- Prompt 1
Tally the lines of the entries below that contain the word "further", treating uppercase and lowercase as distinct, and give only the number.

# New guides



## Barracuda (Jul 31, 2012)

Hey guys, Cuda here. Today I was on the pier fishing with my new king rod that I got from Broxsons. I've had it for about a month now and I began to notice that my line was getting really frayed. It had all the mono bunched up in some places and pulled on the line and it snapped immediately. I was wondering how much it would cost to get my guides taken off, then replaced with new metal ones at Broxsons. Thanks in advance, tight lines!


----------



## Charlie2 (Oct 2, 2007)

*Guide Replacement*



Barracuda said:


> Hey guys, Cuda here. Today I was on the pier fishing with my new king rod that I got from Broxsons. I've had it for about a month now and I began to notice that my line was getting really frayed. It had all the mono bunched up in some places and pulled on the line and it snapped immediately. I was wondering how much it would cost to get my guides taken off, then replaced with new metal ones at Broxsons. Thanks in advance, tight lines!


I'd take it back to Broxson and show it to them. Any guide should last more than a month.

They'll probably make it right! JMHO C2


----------



## need2fish (Oct 2, 2007)

Charlie2 said:


> I'd take it back to Broxson and show it to them. Any guide should last more than a month.
> 
> They'll probably make it right! JMHO C2


.x2


----------

- Exercise materials
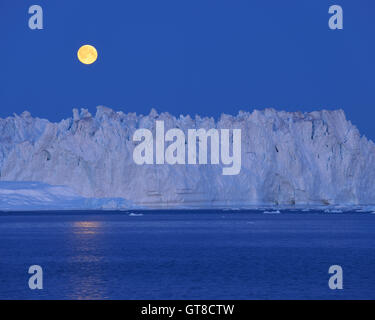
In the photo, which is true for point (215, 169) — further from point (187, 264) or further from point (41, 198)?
point (187, 264)

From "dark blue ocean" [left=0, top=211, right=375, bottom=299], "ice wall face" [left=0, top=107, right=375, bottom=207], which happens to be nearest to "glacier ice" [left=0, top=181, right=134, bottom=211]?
"ice wall face" [left=0, top=107, right=375, bottom=207]

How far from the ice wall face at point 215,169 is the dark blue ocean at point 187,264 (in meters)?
32.3

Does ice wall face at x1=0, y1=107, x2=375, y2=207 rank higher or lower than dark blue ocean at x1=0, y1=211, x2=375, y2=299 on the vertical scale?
higher

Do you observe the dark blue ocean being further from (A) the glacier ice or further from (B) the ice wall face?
(A) the glacier ice

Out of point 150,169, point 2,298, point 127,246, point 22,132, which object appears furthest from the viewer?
point 22,132

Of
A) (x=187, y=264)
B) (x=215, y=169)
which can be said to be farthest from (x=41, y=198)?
(x=187, y=264)

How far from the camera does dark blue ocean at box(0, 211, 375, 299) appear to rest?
80.5 feet

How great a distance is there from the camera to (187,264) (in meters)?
32.6

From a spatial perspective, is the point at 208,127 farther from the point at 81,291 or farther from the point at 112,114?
the point at 81,291

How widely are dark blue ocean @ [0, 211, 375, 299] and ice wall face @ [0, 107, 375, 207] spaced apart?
1271 inches
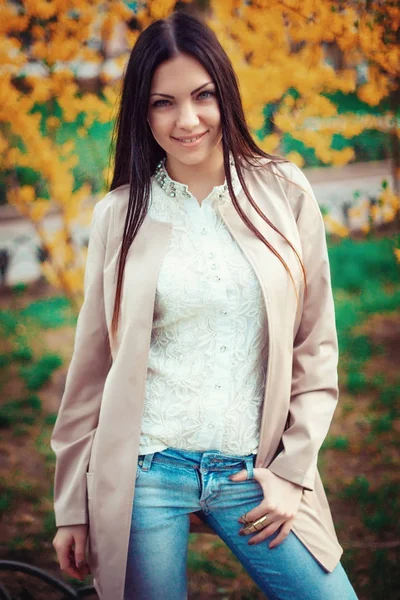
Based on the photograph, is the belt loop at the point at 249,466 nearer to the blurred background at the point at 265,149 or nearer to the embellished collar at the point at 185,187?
the embellished collar at the point at 185,187

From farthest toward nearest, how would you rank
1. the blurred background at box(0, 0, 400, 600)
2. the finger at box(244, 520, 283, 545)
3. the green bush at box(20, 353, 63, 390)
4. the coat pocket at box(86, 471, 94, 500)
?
the green bush at box(20, 353, 63, 390) < the blurred background at box(0, 0, 400, 600) < the coat pocket at box(86, 471, 94, 500) < the finger at box(244, 520, 283, 545)

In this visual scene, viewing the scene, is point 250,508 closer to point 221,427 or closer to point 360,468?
point 221,427

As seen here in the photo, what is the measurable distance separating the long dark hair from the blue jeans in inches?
16.1

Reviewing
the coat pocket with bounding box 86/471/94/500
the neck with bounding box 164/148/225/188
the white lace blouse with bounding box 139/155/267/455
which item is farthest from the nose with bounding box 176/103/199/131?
the coat pocket with bounding box 86/471/94/500

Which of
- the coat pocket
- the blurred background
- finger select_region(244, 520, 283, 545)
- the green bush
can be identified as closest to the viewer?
finger select_region(244, 520, 283, 545)

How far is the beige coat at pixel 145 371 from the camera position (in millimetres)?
1617

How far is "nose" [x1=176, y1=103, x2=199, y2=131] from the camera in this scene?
5.26ft

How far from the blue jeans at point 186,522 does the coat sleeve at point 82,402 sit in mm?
194

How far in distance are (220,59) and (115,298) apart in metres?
0.68

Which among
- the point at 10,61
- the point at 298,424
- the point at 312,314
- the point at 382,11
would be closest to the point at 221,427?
the point at 298,424

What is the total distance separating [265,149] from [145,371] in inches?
92.5

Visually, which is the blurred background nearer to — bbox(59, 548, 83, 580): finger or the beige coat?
the beige coat

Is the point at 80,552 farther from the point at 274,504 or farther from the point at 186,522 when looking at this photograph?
the point at 274,504

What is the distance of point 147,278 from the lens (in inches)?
63.9
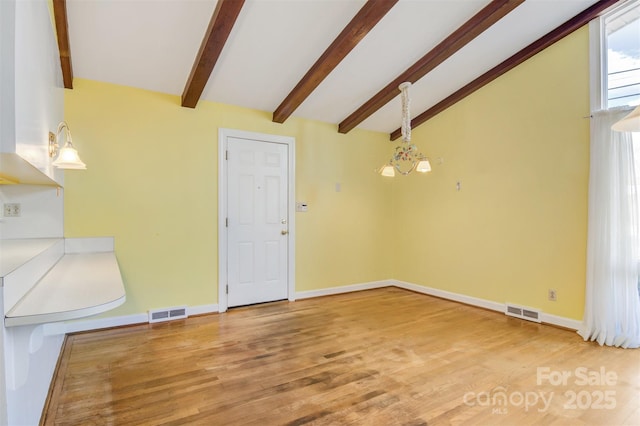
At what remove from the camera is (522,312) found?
3715mm

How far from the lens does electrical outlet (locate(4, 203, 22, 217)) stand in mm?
2578

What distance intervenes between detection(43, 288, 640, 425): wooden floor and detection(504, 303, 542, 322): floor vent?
0.37 feet

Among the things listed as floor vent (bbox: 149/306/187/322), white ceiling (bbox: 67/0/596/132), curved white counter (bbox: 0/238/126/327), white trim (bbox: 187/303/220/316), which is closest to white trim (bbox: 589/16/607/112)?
white ceiling (bbox: 67/0/596/132)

- Prompt 2
From the forum thread about replacing rod guides above, copy out the passage starting at "## Barracuda (Jul" and ending at "Charlie2 (Oct 2, 2007)".

- Finished answer 1
2

- Finished answer 2
## Barracuda (Jul 31, 2012)

Hey guys, Cuda here. Today I was on the pier fishing with my new king rod that I got from Broxsons. I've had it for about a month now and I began to notice that my line was getting really frayed. It had all the mono bunched up in some places and pulled on the line and it snapped immediately. I was wondering how much it would cost to get my guides taken off, then replaced with new metal ones at Broxsons. Thanks in advance, tight lines!


----------



## Charlie2 (Oct 2, 2007)